JOHANNESBURG (BLOOMBERG) – As many as four out of five South Africans may have contracted the coronavirus, indicating that the country may be one of the world’s hardest-hit nations by the disease, the chief actuary at Africa’s biggest health insurer said.
Mr Emile Stipp, the actuary at Discovery Health, based his calculations on the country’s case-fatality rate and excess deaths, a measure of the number of fatalities compared with a historical average.
They are thought to provide a more accurate picture of the impact of the pandemic than the official toll.
“If we know the mortality rate of Covid-19, we can deduce the likely infection level,” Mr Stipp said in an e-mailed response to questions.
The infection rate of between 70 per cent and 80 per cent, as estimated by Mr Stipp, is high by global standards and could push South Africa close to so-called herd immunity, estimated at between 80 per cent and 90 per cent by the Infectious Diseases Society of America.
Still, it is possible that the Delta variant of the virus could reinfect those who contracted other strains.
In England, only 18 per cent of blood donors had antibodies showing prior infection, Public Health England said in an Aug 12 report.
That number jumped to 97 per cent when those with antibodies from vaccinations were included.
About 61 per cent of England’s population is fully inoculated, compared with 7.1 per cent in South Africa.
Mr Stipp said he based his assessment on the assumption that 90 per cent of excess deaths reported by the South African Medical Research Council (SAMRC) were due to Covid-19.
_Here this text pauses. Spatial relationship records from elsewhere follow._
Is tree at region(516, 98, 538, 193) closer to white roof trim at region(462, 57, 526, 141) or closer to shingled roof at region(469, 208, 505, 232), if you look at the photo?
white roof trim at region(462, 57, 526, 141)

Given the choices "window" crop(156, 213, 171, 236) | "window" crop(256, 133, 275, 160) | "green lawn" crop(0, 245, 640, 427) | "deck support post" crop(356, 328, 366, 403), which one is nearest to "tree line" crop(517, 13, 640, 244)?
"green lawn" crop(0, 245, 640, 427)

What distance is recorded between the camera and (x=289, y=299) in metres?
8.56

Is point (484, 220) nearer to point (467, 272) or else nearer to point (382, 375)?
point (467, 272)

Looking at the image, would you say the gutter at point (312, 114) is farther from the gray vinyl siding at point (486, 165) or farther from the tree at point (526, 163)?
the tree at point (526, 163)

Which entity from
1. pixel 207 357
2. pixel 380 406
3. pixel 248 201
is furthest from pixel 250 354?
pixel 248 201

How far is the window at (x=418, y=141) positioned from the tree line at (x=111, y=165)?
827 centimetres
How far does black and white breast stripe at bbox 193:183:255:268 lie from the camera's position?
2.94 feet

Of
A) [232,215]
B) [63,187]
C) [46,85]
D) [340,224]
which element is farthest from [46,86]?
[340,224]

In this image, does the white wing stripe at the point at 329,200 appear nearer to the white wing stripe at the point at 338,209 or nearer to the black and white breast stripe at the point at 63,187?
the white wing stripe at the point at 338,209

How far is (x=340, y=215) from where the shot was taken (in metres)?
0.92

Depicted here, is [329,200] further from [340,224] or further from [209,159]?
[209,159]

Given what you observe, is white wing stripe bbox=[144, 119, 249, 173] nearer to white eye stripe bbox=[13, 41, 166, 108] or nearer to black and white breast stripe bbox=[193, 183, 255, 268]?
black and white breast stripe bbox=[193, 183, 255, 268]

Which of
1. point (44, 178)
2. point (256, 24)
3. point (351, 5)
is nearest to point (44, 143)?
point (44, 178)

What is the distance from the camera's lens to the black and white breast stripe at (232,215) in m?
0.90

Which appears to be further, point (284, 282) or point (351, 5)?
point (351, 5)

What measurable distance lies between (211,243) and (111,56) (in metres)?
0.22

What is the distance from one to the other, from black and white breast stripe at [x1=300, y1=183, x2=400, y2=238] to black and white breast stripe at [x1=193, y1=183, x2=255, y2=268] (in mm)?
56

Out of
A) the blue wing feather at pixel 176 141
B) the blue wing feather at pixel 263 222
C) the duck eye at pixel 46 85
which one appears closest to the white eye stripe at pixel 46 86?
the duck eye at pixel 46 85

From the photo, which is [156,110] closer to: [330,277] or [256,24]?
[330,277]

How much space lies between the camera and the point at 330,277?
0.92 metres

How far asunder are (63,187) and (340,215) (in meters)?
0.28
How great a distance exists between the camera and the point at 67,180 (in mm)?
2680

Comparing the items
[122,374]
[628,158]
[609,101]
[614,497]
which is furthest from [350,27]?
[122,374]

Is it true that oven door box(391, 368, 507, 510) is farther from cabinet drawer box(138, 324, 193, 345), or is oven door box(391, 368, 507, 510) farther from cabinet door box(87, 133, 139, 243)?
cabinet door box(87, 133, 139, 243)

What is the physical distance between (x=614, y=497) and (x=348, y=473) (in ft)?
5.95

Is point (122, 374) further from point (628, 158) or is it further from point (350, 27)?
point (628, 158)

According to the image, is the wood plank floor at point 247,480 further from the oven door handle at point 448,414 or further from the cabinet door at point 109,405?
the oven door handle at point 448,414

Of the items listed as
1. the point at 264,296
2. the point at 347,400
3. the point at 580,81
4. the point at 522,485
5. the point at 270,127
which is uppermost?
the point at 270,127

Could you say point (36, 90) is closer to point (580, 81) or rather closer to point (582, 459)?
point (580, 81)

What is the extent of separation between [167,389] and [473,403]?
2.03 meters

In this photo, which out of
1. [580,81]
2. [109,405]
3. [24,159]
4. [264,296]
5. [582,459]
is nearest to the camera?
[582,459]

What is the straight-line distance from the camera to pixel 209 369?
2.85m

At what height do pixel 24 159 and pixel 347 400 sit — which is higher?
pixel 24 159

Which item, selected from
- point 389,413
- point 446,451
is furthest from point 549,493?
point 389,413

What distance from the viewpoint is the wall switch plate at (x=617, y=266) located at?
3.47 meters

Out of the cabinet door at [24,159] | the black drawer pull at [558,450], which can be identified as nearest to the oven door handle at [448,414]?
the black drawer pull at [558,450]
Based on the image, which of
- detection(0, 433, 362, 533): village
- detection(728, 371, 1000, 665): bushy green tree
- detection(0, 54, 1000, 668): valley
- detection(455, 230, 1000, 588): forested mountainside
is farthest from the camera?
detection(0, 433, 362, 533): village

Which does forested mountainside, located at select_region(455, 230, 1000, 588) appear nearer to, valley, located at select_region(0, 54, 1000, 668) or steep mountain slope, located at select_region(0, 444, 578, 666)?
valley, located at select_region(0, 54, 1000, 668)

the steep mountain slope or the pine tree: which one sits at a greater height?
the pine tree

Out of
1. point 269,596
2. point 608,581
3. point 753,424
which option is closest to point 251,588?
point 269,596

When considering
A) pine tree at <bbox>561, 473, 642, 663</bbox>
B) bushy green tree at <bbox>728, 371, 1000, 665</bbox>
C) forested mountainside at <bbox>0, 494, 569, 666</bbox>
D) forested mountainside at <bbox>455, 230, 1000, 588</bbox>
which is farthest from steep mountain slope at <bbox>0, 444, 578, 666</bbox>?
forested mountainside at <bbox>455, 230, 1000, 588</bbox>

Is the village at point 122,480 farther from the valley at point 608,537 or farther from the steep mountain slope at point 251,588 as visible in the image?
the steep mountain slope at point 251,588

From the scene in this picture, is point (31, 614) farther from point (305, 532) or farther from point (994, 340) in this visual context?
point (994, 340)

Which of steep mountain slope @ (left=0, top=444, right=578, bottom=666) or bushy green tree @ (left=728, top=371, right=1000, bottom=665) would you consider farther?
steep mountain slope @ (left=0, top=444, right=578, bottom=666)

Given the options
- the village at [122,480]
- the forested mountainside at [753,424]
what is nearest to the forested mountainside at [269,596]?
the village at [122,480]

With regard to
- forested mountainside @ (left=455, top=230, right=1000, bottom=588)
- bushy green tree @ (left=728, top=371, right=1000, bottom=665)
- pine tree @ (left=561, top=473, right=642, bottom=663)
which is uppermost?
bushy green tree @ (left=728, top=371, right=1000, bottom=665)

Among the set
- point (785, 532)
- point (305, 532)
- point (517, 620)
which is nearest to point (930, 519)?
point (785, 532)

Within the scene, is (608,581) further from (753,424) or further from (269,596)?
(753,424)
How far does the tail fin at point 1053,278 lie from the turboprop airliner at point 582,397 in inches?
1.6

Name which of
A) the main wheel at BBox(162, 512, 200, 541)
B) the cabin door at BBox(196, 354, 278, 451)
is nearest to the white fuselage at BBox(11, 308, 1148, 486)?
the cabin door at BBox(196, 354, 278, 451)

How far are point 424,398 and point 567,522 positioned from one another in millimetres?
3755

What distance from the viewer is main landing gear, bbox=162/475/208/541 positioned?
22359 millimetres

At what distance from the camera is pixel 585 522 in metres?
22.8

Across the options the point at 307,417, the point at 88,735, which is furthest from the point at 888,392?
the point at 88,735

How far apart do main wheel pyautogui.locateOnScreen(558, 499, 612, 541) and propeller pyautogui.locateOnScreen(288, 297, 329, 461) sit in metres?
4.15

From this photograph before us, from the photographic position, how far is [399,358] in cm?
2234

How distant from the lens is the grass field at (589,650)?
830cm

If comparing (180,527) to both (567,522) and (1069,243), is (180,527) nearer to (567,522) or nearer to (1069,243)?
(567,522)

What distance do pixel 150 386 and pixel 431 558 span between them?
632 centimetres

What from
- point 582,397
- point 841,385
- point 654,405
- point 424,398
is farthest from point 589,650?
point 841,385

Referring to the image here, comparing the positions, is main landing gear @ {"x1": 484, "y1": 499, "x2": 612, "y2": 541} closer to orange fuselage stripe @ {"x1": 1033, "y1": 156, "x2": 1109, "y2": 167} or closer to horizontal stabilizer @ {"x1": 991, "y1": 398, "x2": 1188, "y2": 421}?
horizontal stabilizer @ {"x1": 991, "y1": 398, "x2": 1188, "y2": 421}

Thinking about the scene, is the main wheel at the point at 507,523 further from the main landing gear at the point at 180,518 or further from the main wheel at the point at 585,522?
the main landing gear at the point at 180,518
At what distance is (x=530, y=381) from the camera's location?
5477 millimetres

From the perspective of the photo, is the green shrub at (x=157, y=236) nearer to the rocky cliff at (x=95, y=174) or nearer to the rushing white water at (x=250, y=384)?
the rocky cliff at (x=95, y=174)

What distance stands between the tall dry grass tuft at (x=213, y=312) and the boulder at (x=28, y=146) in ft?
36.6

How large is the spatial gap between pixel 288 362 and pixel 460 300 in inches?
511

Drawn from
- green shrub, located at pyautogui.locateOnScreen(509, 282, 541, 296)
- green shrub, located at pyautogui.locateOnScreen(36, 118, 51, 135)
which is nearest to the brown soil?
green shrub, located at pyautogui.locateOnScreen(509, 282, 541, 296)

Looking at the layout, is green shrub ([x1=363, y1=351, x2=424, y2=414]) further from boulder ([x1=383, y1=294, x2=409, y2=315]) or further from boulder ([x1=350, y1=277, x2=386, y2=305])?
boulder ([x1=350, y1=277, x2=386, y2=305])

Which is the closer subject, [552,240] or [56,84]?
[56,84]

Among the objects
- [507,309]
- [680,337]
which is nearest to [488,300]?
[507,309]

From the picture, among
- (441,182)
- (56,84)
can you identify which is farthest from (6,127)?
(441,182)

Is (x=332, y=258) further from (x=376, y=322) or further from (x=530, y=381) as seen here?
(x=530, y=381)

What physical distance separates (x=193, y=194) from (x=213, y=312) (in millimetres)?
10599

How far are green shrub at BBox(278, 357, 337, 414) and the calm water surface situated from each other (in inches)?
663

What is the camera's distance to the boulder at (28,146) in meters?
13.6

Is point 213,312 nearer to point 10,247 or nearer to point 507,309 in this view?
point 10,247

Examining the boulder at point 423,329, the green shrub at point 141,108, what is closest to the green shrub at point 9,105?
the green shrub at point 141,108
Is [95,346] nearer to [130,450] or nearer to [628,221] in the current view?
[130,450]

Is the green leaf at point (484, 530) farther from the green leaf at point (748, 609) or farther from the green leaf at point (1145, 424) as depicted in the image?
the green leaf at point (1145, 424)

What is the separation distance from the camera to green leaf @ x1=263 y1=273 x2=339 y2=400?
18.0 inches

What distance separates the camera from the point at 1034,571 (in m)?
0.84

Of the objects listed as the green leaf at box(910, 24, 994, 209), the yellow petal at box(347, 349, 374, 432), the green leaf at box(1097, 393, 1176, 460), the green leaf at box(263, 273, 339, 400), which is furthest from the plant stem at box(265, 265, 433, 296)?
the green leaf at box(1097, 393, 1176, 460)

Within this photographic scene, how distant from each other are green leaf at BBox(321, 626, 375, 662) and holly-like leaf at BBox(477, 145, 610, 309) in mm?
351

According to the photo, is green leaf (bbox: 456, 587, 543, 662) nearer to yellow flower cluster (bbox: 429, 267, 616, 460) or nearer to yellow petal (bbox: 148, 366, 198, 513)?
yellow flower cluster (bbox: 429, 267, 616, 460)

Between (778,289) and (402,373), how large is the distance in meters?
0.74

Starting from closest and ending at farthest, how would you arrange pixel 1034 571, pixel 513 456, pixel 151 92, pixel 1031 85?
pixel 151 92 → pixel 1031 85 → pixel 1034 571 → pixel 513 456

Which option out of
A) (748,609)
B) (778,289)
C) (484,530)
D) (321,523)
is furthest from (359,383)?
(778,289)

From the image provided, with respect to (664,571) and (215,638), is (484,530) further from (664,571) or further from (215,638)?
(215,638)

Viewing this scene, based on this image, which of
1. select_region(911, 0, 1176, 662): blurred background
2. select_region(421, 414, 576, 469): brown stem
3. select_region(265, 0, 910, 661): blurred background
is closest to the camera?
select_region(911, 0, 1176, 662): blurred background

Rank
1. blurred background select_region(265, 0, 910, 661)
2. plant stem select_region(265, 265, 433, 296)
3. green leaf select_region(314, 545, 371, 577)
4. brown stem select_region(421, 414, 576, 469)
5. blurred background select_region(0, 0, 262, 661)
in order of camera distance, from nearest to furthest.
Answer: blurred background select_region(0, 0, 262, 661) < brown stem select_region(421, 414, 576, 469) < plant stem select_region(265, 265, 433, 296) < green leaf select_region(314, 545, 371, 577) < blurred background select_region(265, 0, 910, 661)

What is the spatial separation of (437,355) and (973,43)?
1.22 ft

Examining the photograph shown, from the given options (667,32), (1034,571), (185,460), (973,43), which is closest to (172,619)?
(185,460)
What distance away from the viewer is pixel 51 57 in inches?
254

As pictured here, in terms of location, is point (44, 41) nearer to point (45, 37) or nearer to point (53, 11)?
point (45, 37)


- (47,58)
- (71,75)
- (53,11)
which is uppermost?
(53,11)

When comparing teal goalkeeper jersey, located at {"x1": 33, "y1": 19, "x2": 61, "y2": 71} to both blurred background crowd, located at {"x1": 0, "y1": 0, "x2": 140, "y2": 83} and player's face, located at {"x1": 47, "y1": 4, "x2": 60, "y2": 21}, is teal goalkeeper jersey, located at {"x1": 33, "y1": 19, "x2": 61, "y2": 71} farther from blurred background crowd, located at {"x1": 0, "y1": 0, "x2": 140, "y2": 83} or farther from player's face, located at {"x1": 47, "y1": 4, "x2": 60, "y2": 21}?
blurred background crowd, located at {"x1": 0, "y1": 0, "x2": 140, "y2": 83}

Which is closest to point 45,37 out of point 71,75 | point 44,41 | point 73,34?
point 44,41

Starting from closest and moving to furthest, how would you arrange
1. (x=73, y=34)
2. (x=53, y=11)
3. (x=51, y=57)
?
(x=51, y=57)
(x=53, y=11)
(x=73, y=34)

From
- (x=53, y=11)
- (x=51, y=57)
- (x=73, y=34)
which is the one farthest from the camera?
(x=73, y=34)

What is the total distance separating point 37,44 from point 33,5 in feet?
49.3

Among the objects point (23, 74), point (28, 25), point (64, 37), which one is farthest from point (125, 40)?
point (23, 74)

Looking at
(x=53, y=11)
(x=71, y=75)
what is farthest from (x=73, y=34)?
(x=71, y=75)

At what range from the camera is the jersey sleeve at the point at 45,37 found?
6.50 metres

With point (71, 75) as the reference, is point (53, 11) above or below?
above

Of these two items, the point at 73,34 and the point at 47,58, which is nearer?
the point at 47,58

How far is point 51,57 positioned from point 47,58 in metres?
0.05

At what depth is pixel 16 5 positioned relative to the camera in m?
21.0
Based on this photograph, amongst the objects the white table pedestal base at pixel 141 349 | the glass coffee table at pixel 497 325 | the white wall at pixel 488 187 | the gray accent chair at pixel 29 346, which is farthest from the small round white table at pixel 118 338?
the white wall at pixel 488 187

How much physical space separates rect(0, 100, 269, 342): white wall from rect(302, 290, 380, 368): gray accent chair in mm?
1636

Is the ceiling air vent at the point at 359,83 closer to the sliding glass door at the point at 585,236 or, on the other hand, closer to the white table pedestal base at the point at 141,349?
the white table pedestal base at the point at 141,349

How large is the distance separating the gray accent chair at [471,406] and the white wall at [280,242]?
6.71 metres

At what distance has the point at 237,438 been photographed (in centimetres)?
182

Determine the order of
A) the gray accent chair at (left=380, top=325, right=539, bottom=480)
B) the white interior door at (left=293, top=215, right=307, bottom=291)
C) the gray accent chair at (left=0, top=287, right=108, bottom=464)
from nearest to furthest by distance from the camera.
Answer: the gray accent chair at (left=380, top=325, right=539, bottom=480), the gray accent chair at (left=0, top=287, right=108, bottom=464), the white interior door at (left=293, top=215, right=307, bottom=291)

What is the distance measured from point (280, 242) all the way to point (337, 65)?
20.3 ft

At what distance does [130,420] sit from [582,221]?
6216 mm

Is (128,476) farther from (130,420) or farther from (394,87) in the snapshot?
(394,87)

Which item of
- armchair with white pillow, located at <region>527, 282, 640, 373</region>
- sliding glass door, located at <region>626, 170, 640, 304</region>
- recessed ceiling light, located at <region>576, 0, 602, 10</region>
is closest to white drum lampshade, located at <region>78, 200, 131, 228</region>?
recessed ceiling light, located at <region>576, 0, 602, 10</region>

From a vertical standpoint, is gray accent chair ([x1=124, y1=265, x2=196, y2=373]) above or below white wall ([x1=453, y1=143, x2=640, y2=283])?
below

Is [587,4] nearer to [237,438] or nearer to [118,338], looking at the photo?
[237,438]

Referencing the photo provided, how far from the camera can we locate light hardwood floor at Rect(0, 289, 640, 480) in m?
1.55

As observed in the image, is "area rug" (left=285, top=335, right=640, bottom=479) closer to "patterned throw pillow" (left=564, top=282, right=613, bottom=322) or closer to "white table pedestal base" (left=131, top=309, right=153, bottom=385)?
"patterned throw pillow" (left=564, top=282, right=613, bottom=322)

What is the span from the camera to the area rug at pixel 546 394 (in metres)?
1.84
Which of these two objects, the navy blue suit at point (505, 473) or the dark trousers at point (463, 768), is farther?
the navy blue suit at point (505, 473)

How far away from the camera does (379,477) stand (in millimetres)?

The SAMRC estimates South Africa’s excess death number at 238,949 during the pandemic, compared with an official Covid-19 death toll of 78,377.
The country’s case fatality rate is 3 per cent.
South Africa has the highest number of infections, with more than 2.6 million confirmed, and deaths in Africa.
It also has the most widespread testing and monitoring of cause of death.
In a May 13 presentation to the Southern Africa Tourism Services Association, Mr Stipp estimated that 62.1 per cent of South Africans had contracted the virus – a number he has since revised.
The Eastern Cape, where 91.1 per cent of the population was thought to have been infected, was the worst-hit province, and Gauteng, at 43.4 per cent, and North West, at 35 per cent, the least-affected.
The latter two provinces have posted record pandemic-era excess deaths in the country’s third wave of infections, which is yet to fully subside.
Surveys of blood donors in January and May put South Africa’s overall prior infection rate at 42.8 per cent.